TEXTE À ANALYSER.
Bab L Bluz vient en Australie pour la première fois où ils joueront au festival WOMADelaide. Ce groupe franco-marocain joue de la musique marocaine, le blues africain. Nous avons parlé avec Brice Bottin et Yousra Mansour, deux membres du groupe. Lisez notre interview avec eux ci-dessous.
Alors vous venez en Australie pour le festival WOMADelaide. Qu’est-ce que le public peut attendre de vos concerts?
BRICE De l’amour, de la transe.
YOUSRA La belle énergie. Et il faut danser à fond et transpirer.
La musique est très rythmique, c’est facile à écouter aussi, et à danser. Mais bien sûr, en Australie, on n’est beaucoup du monde à comprendre le darija. Est-ce qu’il y a un message que vous souhaitez transmettre par vous, vos chansons et comment vous le transmettez à un public anglophone?

CONSIGNE A.
Traduisez en anglais cette phrase de l'interview : « Ce groupe franco-marocain joue de la musique marocaine, le blues africain. »
CONSIGNE B.
Recopiez sans rien changer tout le passage de l'interview qui va de « BRICE De l’amour, de » jusqu'à « un public anglophone? », ces mots compris.
Appuyez-vous uniquement sur l'interview.

EXTRAIT DES DONNÉES.
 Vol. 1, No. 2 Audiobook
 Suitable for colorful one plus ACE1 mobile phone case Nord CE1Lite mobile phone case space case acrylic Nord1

ZONE DE RÉPONSE A.
This French-Moroccan band plays Moroccan music, African blues.

ZONE DE RÉPONSE B.
BRICE De l’amour, de la transe.
YOUSRA La belle énergie. Et il faut danser à fond et transpirer.
La musique est très rythmique, c’est facile à écouter aussi, et à danser. Mais bien sûr, en Australie, on n’est beaucoup du monde à comprendre le darija. Est-ce qu’il y a un message que vous souhaitez transmettre par vous, vos chansons et comment vous le transmettez à un public anglophone?